Work to do →
Set down, word for word, the part of the job quality toolkit discussion below starting at "Gregg Profozich [00:16:40] Fair" and ending at "actually look like?".

Quoted text →
Eliot Dratch [00:14:40] Absolutely. And the toolkit is really a set of checkpoints for the organization to review and challenge themselves and to look at themselves critically in these eight areas of focus. And the best companies are the ones that will take this seriously and will. To build on what Kelly was saying, if you do offer benefits, the fact that you offer a lot of benefits, that's a great statement. But are they the right benefits? Do they speak to the needs of the individual? Maybe it would be better to take the money that we allocate to spend on benefits and reallocate that to provide a menu of benefits, to still spend the same amount of money, spend the same total dollars as a company, but give employees the opportunity to select those benefits that have real value to them. Some young families might need childcare, people with elderly parents might need adult care. So if I have the ability to be flexible and spend this pile of money, this pot of money in a way that makes sense for me, that has value to me, that's the kind of program that I would really appreciate as an individual. And so as we go through the toolkit, we start to realize that all organizations can look at themselves critically. And we should start with a baseline we should figure out where we are in each of these eight areas, develop a baseline, do a gap analysis, assess ourselves, select the drivers that matter most to our particular workforce. And it varies with different parts of the country with different groups of people it depends on the subgroup of people that you're looking at and talking to in determining what has value to that group. So you have to fit it to your organization. And we can't expect to be everything to everybody. We don't have unlimited resources. So really, we should apportion those resources in a way that has the most impact.

Gregg Profozich [00:16:40] Fair enough. So we keep mentioning this word job quality toolkit, you know, I don't know what I have in mind for that. So is it just the drivers? Is it something more? Is there something I download? What does the toolkit actually look like?

Kelly Welsh [00:16:53] So the toolkit itself is, we call it, you know, it's an actionable tool for leaders and organizations to improve quality of the jobs. It essentially identifies, within each of those drivers, those eight that we mentioned, strategies and actions that organizations can take, it is not a checklist of all the things that an organization needs to do. It literally is options. It's a menu of options that can be used by employers and their workforce to craft higher-quality jobs or at least improve the quality of the jobs that are offered. And yes, it's downloadable from the Baldrige Performance Excellence Program. And it's essentially it's a Word document. But there's also an assessment that was created in partnership with the manufacturing extension partnerships. And they basically, we converted the toolkit into an assessment of those eight drivers. So some key behaviors or actions that organizations may or may not take. And so they go through the assessment and score themselves. And we can list that website for individuals to go look at, and there's also a dashboard so they can go and look at how other manufacturers have scored themselves.

Records supplied →
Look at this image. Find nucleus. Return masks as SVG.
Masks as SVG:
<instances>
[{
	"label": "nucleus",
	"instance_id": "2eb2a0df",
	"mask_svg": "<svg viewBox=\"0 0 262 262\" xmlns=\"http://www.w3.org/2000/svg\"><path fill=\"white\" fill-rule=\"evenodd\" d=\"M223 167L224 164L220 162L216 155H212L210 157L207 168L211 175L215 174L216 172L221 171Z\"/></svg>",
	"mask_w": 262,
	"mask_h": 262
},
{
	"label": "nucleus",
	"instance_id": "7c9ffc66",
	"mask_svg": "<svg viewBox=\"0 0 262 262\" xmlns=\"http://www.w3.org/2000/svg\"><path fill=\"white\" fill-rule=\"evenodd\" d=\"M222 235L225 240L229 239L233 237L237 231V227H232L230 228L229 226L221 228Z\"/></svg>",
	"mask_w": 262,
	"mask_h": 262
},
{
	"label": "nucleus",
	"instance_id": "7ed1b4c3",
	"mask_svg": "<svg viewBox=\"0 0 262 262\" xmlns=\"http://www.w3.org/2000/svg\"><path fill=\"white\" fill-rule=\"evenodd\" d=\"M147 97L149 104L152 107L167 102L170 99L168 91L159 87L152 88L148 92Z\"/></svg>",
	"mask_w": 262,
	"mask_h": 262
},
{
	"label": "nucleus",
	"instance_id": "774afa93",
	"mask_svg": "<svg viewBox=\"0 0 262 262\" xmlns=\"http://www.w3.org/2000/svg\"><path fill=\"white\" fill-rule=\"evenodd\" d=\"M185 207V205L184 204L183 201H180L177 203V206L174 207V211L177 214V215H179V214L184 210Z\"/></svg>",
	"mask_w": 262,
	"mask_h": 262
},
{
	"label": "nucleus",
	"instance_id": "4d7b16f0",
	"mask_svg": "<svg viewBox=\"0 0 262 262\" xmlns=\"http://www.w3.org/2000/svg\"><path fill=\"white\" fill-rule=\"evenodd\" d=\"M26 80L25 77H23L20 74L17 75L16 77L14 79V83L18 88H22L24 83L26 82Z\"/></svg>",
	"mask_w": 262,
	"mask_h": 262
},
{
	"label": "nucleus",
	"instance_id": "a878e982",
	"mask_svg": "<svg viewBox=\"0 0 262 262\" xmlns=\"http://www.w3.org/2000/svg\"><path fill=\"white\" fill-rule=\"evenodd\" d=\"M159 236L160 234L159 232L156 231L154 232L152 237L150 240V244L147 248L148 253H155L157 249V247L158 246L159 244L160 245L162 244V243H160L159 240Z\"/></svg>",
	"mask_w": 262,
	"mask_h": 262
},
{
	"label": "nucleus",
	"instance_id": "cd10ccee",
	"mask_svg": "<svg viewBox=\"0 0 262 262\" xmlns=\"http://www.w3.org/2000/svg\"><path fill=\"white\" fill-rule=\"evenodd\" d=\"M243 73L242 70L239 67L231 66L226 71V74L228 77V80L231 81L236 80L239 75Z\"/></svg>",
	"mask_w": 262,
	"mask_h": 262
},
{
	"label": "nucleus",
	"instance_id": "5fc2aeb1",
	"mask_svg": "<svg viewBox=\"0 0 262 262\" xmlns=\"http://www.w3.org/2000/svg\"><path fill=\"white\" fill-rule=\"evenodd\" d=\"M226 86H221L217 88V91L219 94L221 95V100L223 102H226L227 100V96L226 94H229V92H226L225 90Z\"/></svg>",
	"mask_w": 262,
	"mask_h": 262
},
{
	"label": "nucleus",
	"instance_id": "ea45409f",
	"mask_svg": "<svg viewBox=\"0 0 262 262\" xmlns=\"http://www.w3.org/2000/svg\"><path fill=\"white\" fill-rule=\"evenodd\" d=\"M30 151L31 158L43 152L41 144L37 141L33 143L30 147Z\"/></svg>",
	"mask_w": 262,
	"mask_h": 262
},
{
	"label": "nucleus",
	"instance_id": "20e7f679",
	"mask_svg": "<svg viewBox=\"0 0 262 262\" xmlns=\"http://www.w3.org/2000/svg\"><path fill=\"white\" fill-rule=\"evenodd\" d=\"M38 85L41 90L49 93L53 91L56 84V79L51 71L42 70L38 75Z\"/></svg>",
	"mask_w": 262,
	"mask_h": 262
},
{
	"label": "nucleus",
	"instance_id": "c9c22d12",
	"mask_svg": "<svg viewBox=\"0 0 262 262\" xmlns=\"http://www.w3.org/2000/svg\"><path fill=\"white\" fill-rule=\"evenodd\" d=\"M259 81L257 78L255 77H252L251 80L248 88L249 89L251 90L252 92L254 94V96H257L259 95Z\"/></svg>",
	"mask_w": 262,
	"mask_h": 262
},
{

Solution for this task →
Gregg Profozich [00:16:40] Fair enough. So we keep mentioning this word job quality toolkit, you know, I don't know what I have in mind for that. So is it just the drivers? Is it something more? Is there something I download? What does the toolkit actually look like?